Source document »
⟨

THE ARTS OF THE SOUTH PACIFIC by Jean Guiart. 461 pages. Golden Press. $25. This is Volume IV of the extraordinary “museum without walls” proposed by Andre Malraux and sponsored by the French government, which will eventually run to 40 volumes encompassing the whole of man’s arts. Lavish in its illustrations, the present volume catches all the expressive, primitive power of Oceanic art while detailing its surprising variety and the age-old magic, mythic and ritualistic impulses that fostered it. A reader pondering its carved canoes and implements, its funerary and fertility figures and its grotesquely surrealistic ceremonial masks will catch more than a glimmering of what astounded and enthralled the eyes of great artists as different as Paul Gauguin, Picasso, Brancusi and Matisse.
ANIMALS IN AFRICA by Peter and Philippa Scott. 166 pages. Clarkson N. Potter. $12.50, and ANIMAL WORLDS by Marston Bates. 316 pages. Random House. $15. These volumes provide the armchair naturalist with some of the year’s best animal photographs and the best substitute for a safari he is likely to find anywhere. Animals in Africa brings its lens to bear on all manner of African fauna, from elephants lumbering through the bush with ears spread like spinnakers to a striped chameleon inching its way into the center of a hibiscus flower. Animal Worlds, with photographs by Ylla, Fritz Goro, Eliot Porter and others, pursues fish, bird, insect and animal life from the tropics to the Arctic, with a text that makes their various worlds admirably clear.

⟩

(Spatial relationship records)

⟨

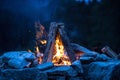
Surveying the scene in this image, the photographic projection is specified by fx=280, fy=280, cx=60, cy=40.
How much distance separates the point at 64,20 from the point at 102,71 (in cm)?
386

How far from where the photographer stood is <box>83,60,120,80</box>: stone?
321 centimetres

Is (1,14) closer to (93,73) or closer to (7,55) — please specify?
(7,55)

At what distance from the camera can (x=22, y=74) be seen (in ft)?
11.0

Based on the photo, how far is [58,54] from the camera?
5211 millimetres

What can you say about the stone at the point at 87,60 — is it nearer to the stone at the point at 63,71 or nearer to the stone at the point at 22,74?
the stone at the point at 63,71

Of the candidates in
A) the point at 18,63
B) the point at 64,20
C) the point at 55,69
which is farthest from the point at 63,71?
the point at 64,20

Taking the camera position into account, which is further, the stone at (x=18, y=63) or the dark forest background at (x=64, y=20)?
the dark forest background at (x=64, y=20)

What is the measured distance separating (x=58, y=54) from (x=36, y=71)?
6.11 feet

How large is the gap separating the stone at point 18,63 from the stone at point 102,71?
31.5 inches

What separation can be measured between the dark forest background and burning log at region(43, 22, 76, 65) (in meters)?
1.07

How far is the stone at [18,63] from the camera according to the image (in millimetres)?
3593

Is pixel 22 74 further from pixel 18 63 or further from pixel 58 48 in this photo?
pixel 58 48

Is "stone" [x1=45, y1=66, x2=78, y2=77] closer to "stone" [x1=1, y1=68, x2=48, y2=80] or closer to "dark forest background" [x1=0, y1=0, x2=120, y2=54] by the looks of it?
"stone" [x1=1, y1=68, x2=48, y2=80]

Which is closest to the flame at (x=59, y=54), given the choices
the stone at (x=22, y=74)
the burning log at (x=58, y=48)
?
the burning log at (x=58, y=48)
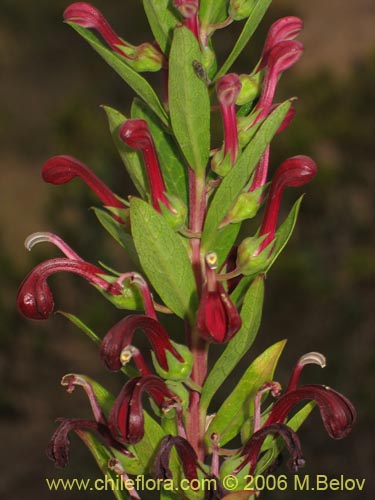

⟩

Exercise »
According to the book reviews, how many volumes will the "museum without walls" proposed by Andre Malraux eventually run to?

Answer »
40 volumes.